Hedge fund managers may use a variety of strategies to achieve the goal of optimal returns, including leveraging and long-short equity. Leveraging is a technique which relies on debt to drive investments. For example, a firm may only possess $5 million, but by borrowing an additional $15 million, it is now capable of investing in many more financial operations. In order for this to be profitable, however, the interest from the borrowed sum must remain consistently smaller than the dividends from firm's investments. Long-short equities, simply put, involve purchasing "long" stocks that seem likely to appreciate in value over time, and selling "short" stocks that appear to be declining in price.

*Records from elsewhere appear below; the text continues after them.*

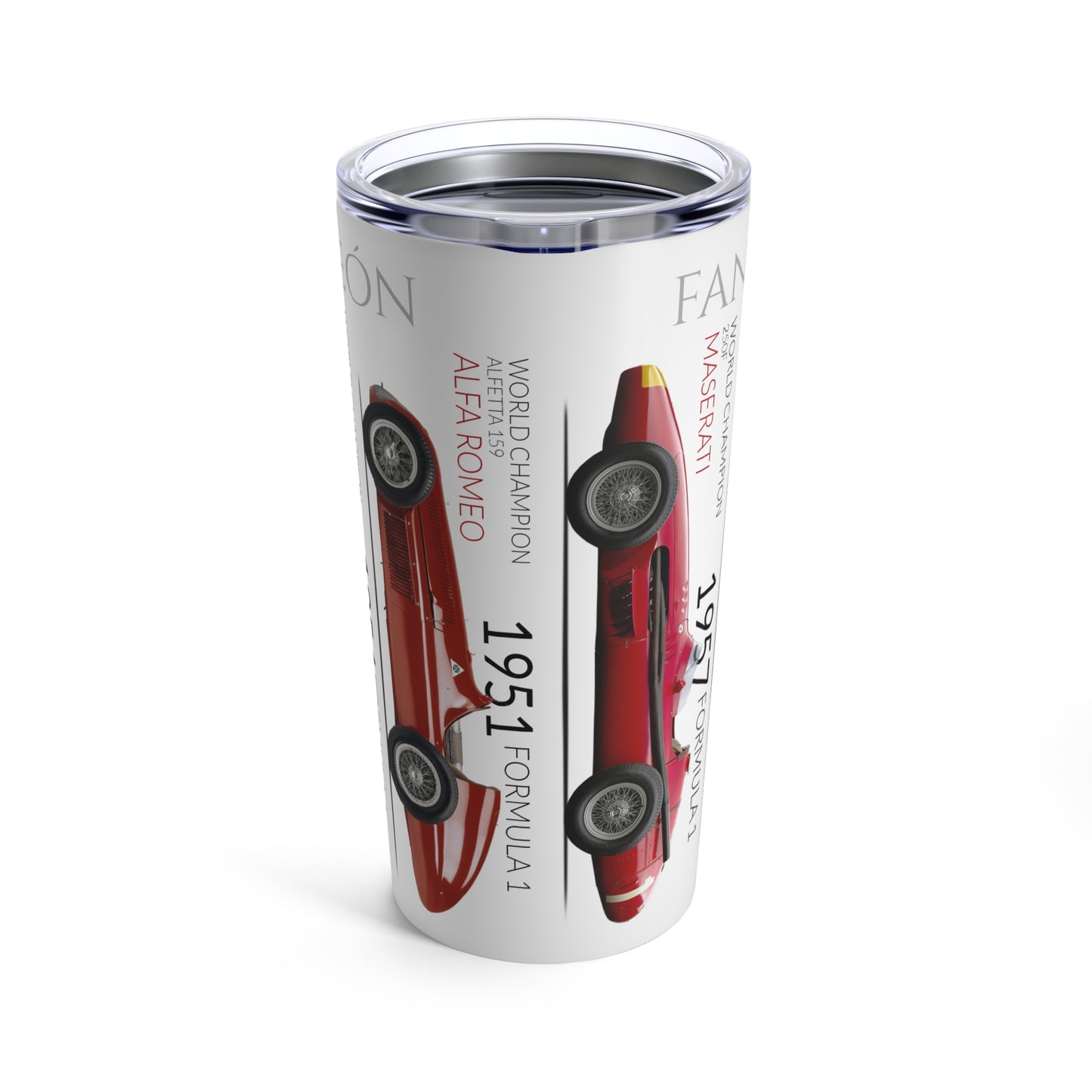 F1 Legends - Fangio Penta Campeón - Copy of Tumbler 20oz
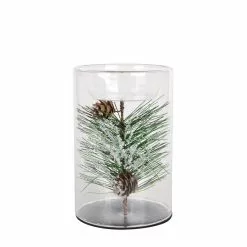 Best Pirce 🔔 6" Pine Leaf Glass Tealight Holder by Ashland® 😍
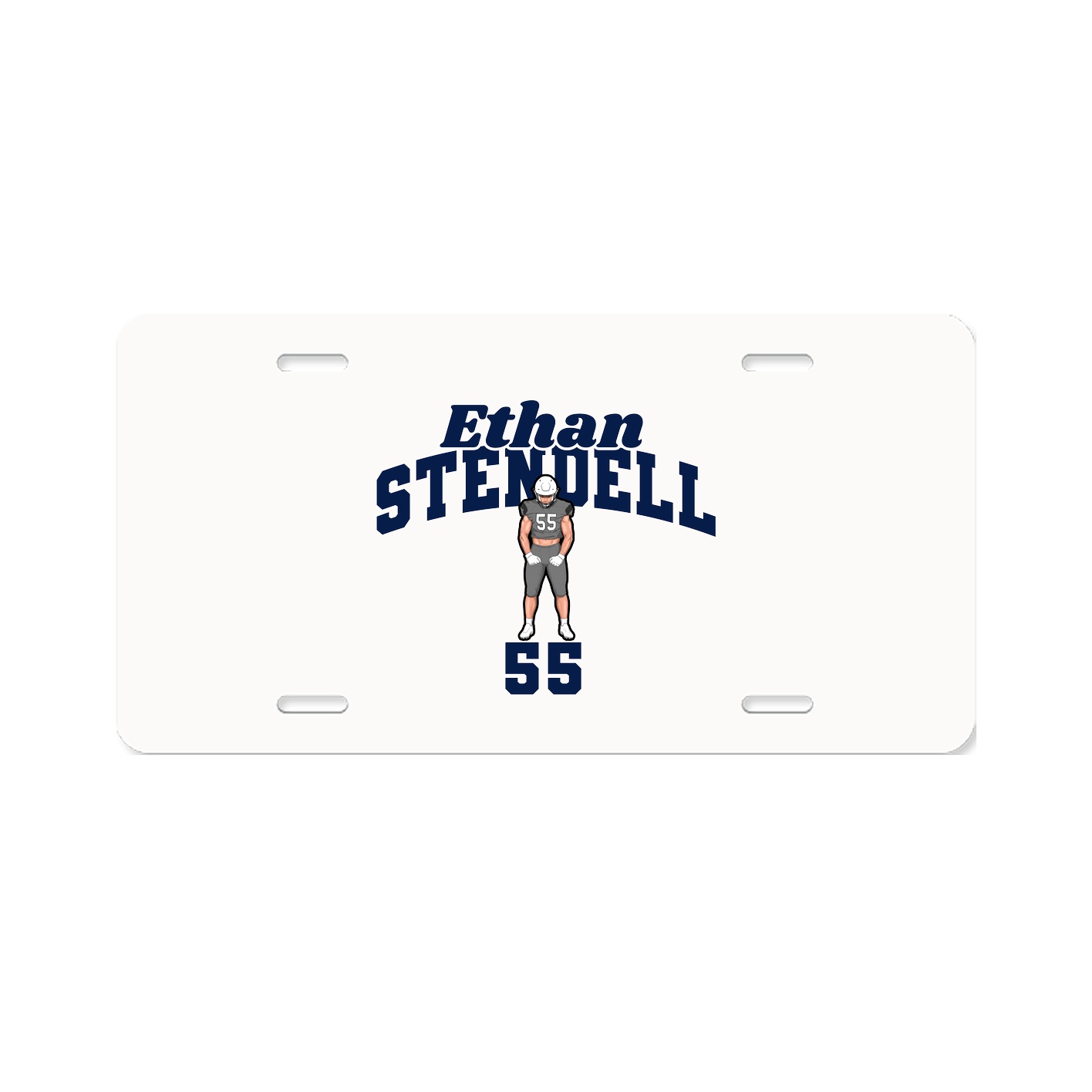 License Plate — Signature Arch in Classic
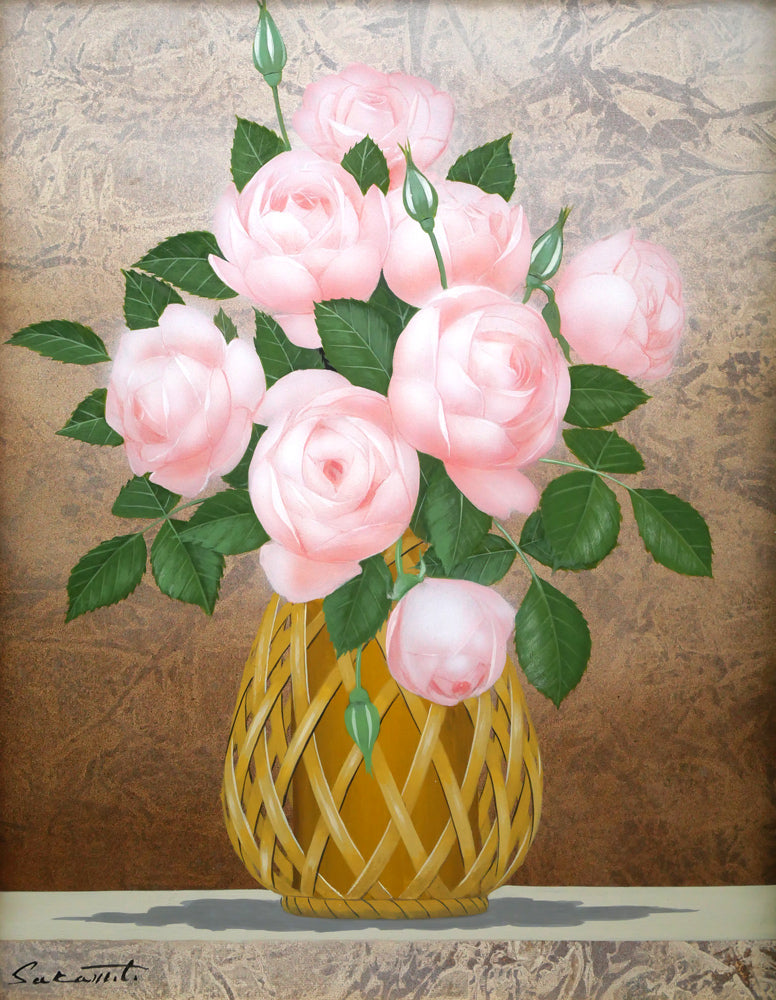 真作】則武ヤスヒロ 「どこから来たの？」油彩 F6号 松坂屋 希少 真作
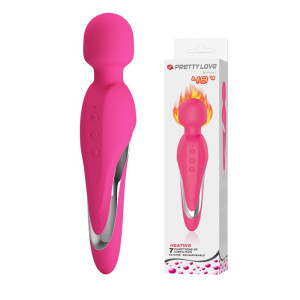 PRETTY LOVE - MICHAEL - Elegancki masażer Wand z funkcją podgrzewania, USB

Hedge funds are generally reserved for investors with a substantial amount of wealth at their disposal. US laws state require that investors in hedge funds be accredited - this means that they must possess a certain minimum annual income, a net worth greater than $1 million, and a thorough knowledge of investments.
Because hedge funds primarily cater to these sorts of experienced investors, the US government leaves them largely unregulated. This opens up a wider range of investment possibilities that have greater impacts, not only on the profits of the fund, but on the market at large.
Hedge funds have a few positive effects on the market. One common strategy of hedge funds is arbitrage, which eliminates unfair pricing through exploitation. If there is variation in price for an identical product, a manager can purchase that product at the lower price and sell at the higher for a profit. This results in a rapid re-adjustment of price. They contribute to greater liquidity due to their willingness to sell securities, and are a reliable source of risk transfer.
However, hedge funds pose a number of threats to the market as well. Because many hedge funds use similar analytical techniques when surveying the market, multiple funds will often come to the same conclusion. If everyone decides that a certain product is highly lucrative, an asset bubble may begin to grow, such as during the housing bubble starting in 2005. Derivatives are another hedge fund tactic that has a significant impact on the market. A derivative is an agreement between multiple parties based on an underlying entity, such as an asset, index, or security. It may have a variety of effects, such as contractually obliging one party to purchase another party's assets at a specific price in the future. This offers a form of insurance - even if the market price of the asset falls, the seller can rest assured of a reasonable profit. However, these derivatives can create enormous swings in the market; if the market price of the underlying entity is drastically different from what was expected, the parties involved may experience tremendous losses. Leverage, although a powerful tool for generating profit, can also have troublesome effects on the market; if the returns on a hedge fund's investments are consistently lower than the interest from their debts, the hedge fund will incur losses and may potentially increase the interest rates of lenders.
The top five performing hedge funds of 2015 with $1 billion or more in assets were as follows: Perceptive Life Sciences, Melvin Capital, Segantii Asian-Pacific Equity Multi-Strategy, Sylebra Capital Partners Master, and Teton Capital Partners. It is worth noting that all but one of these funds rely primarily on the long-short equity strategy.
The top five performing hedge funds of 2015 with assets valued between $250 million and $1 billion were: Ping Exceptional Value, SPQ Asia Opportunities, APS Asia-Pacific Long/Short, Landsdowne European Equity, and TT Long/Short Focus. As was the case with the top five hedge funds possessing $1 billion or more in assets, four of these five funds also relied on the long-short equity strategy.